I humbly submit this as proof: last summer, we drove 45 minutes each way, with my father and brother-in-law, to visit a famed used bookstore on Cape Cod. This was the entrance hall. It was among the most enchanting afternoons of the whole summer, browsing peacefully, contentedly, next to my brilliant, wise sister.
Hilary is living in Jerusalem this year with her husband and two daughters (ages 3 and 5.5). I read her dispatches about life abroad hungrily, drinking in her adventurous spirit, hoping that with this I can quench some of my own odd, insatiable restlessness. Someone kind recently noted that Hilary’s family’s choice to spend their sabbatical year in Israel is further testament to our parents having raised us “bravely and well.” Reading this brought tears to my eyes. Now that I’m a parent, I stumble daily, and keep a little mental list of all the ways I fail Grace and Whit. I don’t feel brave, ever, and I rarely feel as though I’m doing it well. The more I grow into being a parent myself, the more I appreciate my own parents, and the family they created for both my sister and me. Regularly, I share questions, disasters, and triumphs with Hilary, and having her to share this journey with is one of my great sources of both solace and support.

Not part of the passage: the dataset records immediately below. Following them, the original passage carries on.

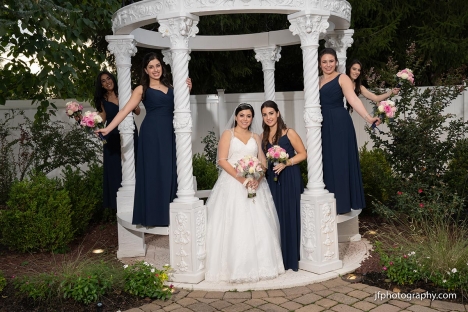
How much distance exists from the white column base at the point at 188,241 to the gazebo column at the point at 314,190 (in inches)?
46.7

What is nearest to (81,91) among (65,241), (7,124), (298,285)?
(7,124)

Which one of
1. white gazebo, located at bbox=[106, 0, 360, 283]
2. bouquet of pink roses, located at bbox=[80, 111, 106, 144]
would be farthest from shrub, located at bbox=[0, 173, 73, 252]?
bouquet of pink roses, located at bbox=[80, 111, 106, 144]

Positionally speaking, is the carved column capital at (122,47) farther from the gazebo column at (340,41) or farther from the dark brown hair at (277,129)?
the gazebo column at (340,41)

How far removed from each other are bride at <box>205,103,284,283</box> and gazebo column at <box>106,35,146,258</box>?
60.0 inches

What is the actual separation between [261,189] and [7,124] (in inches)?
282

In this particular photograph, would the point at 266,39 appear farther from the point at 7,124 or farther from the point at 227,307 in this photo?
the point at 7,124

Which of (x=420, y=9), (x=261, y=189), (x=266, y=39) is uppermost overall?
(x=420, y=9)

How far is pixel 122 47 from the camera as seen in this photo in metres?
6.80

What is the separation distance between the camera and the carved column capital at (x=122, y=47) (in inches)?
266

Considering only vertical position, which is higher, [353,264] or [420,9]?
[420,9]

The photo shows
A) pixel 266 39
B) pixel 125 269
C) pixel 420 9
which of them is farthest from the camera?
pixel 420 9

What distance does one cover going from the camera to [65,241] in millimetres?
7047

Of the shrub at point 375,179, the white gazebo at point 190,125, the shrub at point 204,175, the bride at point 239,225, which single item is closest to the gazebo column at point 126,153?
the white gazebo at point 190,125

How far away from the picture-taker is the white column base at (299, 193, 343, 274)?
5.73 meters
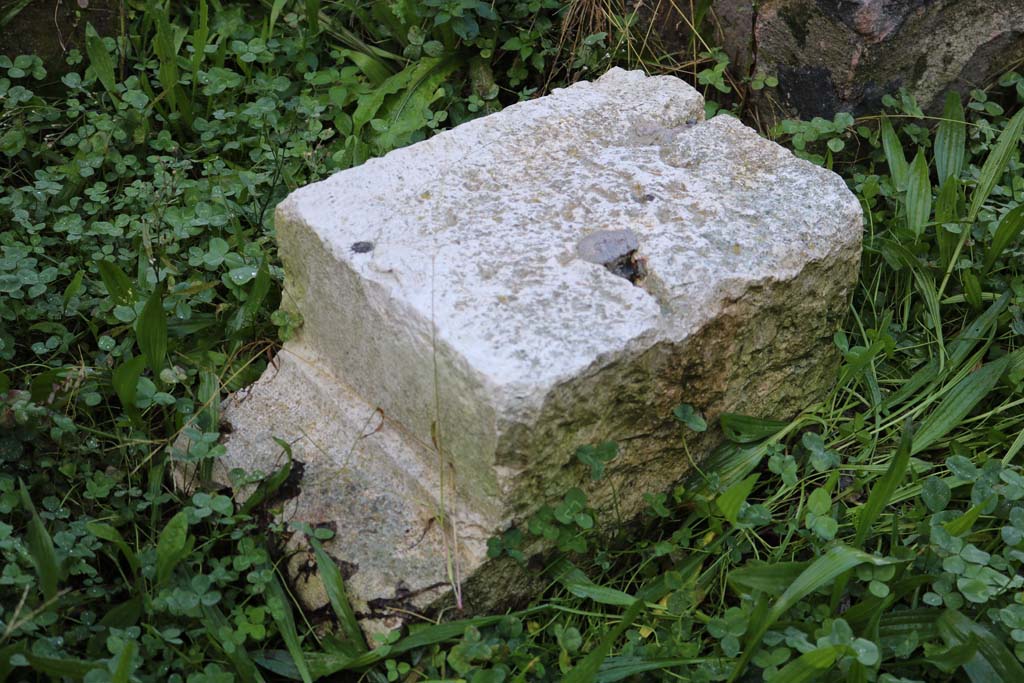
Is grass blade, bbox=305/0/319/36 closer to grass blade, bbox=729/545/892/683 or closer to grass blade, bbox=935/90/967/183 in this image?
grass blade, bbox=935/90/967/183

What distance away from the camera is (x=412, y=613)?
1.96 m

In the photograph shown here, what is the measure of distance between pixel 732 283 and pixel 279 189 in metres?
1.40

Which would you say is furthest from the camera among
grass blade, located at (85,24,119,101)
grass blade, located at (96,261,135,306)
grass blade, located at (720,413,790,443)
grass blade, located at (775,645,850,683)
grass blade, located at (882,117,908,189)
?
grass blade, located at (85,24,119,101)

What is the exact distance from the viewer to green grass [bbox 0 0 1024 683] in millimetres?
1896

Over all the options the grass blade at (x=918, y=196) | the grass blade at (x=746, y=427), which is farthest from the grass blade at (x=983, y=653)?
the grass blade at (x=918, y=196)

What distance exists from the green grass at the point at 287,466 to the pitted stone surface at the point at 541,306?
0.27 ft

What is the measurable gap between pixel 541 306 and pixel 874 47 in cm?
129

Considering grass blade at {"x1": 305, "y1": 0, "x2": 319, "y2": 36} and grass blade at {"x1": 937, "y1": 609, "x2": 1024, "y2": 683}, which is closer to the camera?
grass blade at {"x1": 937, "y1": 609, "x2": 1024, "y2": 683}

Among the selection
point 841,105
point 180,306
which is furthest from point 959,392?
point 180,306

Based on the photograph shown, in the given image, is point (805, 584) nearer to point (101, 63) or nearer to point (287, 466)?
point (287, 466)

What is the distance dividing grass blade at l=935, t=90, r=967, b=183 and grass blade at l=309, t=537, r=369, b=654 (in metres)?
1.85

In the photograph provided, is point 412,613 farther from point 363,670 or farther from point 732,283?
point 732,283

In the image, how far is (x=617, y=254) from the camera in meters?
2.07

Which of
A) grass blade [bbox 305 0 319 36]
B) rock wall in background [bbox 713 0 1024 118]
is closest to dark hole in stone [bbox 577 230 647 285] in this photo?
rock wall in background [bbox 713 0 1024 118]
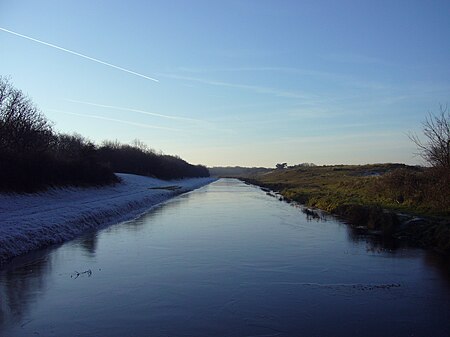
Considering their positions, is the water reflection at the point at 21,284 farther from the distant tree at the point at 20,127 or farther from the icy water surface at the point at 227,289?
the distant tree at the point at 20,127

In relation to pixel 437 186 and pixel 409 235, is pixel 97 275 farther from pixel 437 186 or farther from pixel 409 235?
pixel 437 186

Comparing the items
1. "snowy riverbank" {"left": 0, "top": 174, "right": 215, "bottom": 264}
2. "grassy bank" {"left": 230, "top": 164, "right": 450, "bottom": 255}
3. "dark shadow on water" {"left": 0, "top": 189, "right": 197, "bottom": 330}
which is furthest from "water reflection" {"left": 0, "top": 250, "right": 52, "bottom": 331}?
"grassy bank" {"left": 230, "top": 164, "right": 450, "bottom": 255}

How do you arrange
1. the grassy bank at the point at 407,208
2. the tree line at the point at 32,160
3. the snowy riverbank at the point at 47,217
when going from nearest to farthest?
1. the snowy riverbank at the point at 47,217
2. the grassy bank at the point at 407,208
3. the tree line at the point at 32,160

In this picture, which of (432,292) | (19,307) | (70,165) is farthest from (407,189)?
(70,165)

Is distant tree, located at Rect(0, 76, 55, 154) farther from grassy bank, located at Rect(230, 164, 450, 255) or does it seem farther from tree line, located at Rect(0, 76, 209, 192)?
grassy bank, located at Rect(230, 164, 450, 255)

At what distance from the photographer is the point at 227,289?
12.0 metres

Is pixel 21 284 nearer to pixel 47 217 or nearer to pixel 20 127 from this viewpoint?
pixel 47 217

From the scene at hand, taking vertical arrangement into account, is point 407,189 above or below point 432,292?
above

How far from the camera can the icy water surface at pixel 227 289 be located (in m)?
9.12

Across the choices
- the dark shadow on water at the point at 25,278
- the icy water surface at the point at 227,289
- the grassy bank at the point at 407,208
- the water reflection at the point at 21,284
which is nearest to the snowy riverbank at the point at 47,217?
the dark shadow on water at the point at 25,278

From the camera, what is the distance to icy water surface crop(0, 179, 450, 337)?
9117mm

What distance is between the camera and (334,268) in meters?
14.7

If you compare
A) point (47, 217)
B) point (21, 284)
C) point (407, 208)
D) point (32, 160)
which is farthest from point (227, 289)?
point (32, 160)

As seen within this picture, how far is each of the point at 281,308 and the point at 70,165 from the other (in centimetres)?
4132
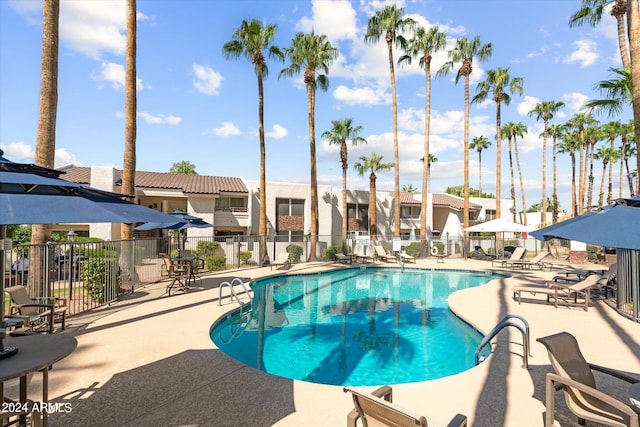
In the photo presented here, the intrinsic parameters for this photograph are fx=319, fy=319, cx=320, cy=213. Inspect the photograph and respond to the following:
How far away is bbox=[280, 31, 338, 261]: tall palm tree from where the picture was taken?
22.8 meters

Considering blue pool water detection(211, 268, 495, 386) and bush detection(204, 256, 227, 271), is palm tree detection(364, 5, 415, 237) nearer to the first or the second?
blue pool water detection(211, 268, 495, 386)

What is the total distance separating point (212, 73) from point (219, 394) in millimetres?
24160

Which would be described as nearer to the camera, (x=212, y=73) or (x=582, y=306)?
(x=582, y=306)

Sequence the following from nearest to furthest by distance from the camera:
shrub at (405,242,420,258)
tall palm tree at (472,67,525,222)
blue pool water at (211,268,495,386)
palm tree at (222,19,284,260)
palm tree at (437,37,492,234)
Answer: blue pool water at (211,268,495,386)
palm tree at (222,19,284,260)
shrub at (405,242,420,258)
palm tree at (437,37,492,234)
tall palm tree at (472,67,525,222)

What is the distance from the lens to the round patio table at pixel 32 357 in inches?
113

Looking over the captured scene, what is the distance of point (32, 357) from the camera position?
124 inches

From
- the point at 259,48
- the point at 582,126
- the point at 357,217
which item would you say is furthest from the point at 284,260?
the point at 582,126

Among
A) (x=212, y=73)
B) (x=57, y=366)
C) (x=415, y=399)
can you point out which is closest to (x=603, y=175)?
(x=212, y=73)

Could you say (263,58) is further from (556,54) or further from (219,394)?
(219,394)

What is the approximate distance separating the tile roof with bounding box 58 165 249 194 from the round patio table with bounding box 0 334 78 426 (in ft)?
71.1

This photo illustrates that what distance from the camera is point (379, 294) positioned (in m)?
14.0

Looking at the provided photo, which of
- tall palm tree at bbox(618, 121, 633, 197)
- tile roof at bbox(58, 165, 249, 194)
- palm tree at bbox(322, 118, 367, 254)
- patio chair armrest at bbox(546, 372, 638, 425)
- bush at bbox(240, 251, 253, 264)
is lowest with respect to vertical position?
bush at bbox(240, 251, 253, 264)

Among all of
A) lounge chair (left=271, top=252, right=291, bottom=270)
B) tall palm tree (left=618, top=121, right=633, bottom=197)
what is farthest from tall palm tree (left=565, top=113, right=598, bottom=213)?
lounge chair (left=271, top=252, right=291, bottom=270)

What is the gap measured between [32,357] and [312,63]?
23.5 meters
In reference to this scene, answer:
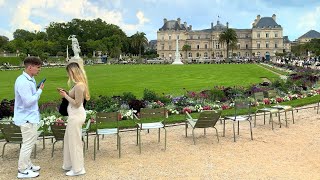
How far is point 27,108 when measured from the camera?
688cm

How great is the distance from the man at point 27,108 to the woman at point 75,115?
514 mm

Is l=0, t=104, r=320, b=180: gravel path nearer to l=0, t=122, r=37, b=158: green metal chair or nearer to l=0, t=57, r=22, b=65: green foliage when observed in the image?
l=0, t=122, r=37, b=158: green metal chair

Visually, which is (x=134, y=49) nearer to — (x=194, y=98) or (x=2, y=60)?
(x=2, y=60)

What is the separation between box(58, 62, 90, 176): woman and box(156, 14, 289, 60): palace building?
129032 mm

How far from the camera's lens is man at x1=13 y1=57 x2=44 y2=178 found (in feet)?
22.1

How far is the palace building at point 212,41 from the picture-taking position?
133750 mm

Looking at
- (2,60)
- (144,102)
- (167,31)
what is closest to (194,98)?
(144,102)

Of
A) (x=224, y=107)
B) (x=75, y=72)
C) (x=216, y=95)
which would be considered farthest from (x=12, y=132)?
(x=216, y=95)

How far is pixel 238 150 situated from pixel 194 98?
673cm

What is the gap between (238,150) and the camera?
8867 millimetres

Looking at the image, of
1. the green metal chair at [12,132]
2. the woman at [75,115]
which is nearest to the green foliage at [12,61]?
the green metal chair at [12,132]

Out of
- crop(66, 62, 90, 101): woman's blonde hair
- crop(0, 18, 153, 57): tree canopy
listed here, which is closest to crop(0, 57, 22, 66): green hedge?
crop(0, 18, 153, 57): tree canopy

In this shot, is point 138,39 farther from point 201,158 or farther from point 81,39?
point 201,158

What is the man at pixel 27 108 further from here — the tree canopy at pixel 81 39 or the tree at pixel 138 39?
the tree at pixel 138 39
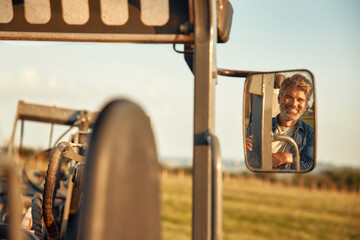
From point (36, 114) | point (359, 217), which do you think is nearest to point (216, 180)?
point (36, 114)

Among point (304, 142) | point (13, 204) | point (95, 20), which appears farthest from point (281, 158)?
point (13, 204)

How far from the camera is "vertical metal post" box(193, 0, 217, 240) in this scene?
173 centimetres

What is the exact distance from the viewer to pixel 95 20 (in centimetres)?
211

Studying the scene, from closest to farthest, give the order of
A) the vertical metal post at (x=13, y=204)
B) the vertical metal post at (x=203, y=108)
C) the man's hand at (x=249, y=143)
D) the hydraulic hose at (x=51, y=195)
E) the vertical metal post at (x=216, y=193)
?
the vertical metal post at (x=13, y=204), the vertical metal post at (x=216, y=193), the vertical metal post at (x=203, y=108), the man's hand at (x=249, y=143), the hydraulic hose at (x=51, y=195)

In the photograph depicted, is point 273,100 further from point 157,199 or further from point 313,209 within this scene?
point 313,209

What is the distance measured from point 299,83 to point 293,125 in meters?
0.20

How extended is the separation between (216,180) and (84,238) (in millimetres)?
749

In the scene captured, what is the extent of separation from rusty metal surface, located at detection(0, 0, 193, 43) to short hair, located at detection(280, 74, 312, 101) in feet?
1.55

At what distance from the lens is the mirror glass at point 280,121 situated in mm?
2061

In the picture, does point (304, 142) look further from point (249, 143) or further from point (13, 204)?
point (13, 204)

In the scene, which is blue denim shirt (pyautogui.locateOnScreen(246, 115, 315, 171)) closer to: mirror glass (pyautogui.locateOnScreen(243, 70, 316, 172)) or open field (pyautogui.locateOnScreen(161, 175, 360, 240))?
mirror glass (pyautogui.locateOnScreen(243, 70, 316, 172))

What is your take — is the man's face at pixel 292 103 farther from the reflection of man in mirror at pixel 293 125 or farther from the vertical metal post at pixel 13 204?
the vertical metal post at pixel 13 204

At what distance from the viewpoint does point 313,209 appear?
31.8 metres

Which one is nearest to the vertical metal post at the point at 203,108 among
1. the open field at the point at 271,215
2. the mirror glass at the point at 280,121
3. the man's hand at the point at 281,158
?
the mirror glass at the point at 280,121
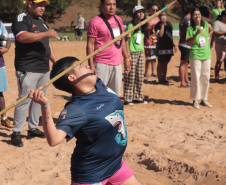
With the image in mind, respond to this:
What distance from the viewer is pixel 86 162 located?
Answer: 201 cm

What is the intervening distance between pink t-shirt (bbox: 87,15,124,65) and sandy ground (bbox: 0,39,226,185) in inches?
47.4

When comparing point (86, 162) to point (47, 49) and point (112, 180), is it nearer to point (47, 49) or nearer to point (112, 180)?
point (112, 180)

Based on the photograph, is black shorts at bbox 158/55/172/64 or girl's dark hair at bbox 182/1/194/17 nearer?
girl's dark hair at bbox 182/1/194/17

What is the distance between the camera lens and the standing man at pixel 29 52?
12.3 ft

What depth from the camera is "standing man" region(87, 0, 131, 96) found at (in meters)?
4.29

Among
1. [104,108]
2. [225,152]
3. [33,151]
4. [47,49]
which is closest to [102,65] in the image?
[47,49]

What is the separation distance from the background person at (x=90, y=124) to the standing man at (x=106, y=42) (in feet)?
7.26

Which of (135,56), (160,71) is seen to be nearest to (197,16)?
(135,56)

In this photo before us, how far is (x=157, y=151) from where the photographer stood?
392 centimetres

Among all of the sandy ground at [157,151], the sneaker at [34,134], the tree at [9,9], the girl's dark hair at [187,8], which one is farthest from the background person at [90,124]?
the tree at [9,9]

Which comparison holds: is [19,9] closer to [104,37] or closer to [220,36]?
[220,36]

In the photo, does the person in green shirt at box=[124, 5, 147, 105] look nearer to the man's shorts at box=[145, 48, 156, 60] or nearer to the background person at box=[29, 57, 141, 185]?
the man's shorts at box=[145, 48, 156, 60]

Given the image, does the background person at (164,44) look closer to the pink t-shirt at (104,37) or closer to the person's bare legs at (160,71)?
the person's bare legs at (160,71)

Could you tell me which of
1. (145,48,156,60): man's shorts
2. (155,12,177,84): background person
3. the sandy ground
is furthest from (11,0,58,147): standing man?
(145,48,156,60): man's shorts
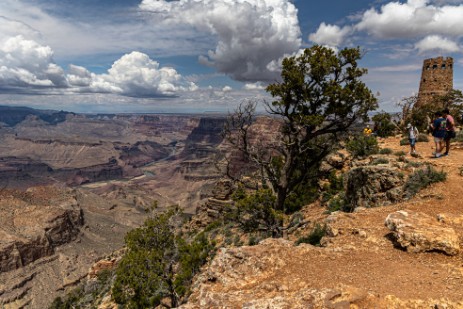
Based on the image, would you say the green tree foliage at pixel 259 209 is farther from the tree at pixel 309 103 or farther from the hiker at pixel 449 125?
the hiker at pixel 449 125

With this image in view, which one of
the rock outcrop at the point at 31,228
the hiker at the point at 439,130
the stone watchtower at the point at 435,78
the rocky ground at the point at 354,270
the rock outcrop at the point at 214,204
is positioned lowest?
the rock outcrop at the point at 31,228

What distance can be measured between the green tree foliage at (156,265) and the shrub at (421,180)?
1732cm

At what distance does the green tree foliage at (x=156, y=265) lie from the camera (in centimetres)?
2378

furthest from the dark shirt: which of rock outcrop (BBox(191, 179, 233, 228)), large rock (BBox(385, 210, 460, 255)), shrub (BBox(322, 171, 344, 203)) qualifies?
rock outcrop (BBox(191, 179, 233, 228))

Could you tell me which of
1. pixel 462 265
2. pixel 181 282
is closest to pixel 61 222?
pixel 181 282

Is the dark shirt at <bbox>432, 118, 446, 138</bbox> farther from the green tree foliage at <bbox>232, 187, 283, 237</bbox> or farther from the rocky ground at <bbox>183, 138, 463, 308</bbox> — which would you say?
the green tree foliage at <bbox>232, 187, 283, 237</bbox>

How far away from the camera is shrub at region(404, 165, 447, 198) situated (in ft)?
50.5

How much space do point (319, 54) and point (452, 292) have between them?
12.7 meters

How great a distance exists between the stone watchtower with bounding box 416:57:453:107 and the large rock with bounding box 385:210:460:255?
40.4 m

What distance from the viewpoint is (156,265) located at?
23812 millimetres

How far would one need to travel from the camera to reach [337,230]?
41.7 ft

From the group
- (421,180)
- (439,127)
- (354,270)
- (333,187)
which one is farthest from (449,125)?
(354,270)

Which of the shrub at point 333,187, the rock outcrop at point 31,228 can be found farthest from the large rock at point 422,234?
the rock outcrop at point 31,228

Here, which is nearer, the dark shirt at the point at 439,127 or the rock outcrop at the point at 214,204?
the dark shirt at the point at 439,127
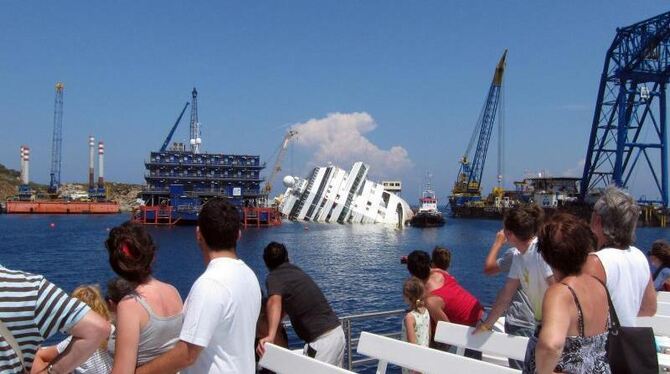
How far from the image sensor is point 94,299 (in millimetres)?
3268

Naturally, I don’t have any recent pictures of Hilary and me (the one above is from Thanksgiving, 2008). But I do have a picture of our four children, those inheritors of all that pumps through each of our bloodstreams, those non-redheaded children (how? how? how?) who I hope will always be dear to each other. Those siblings who are, daily, in ways more numerous and imperceptible to note, shaping each other just as Hilary so generously and kindly shaped me.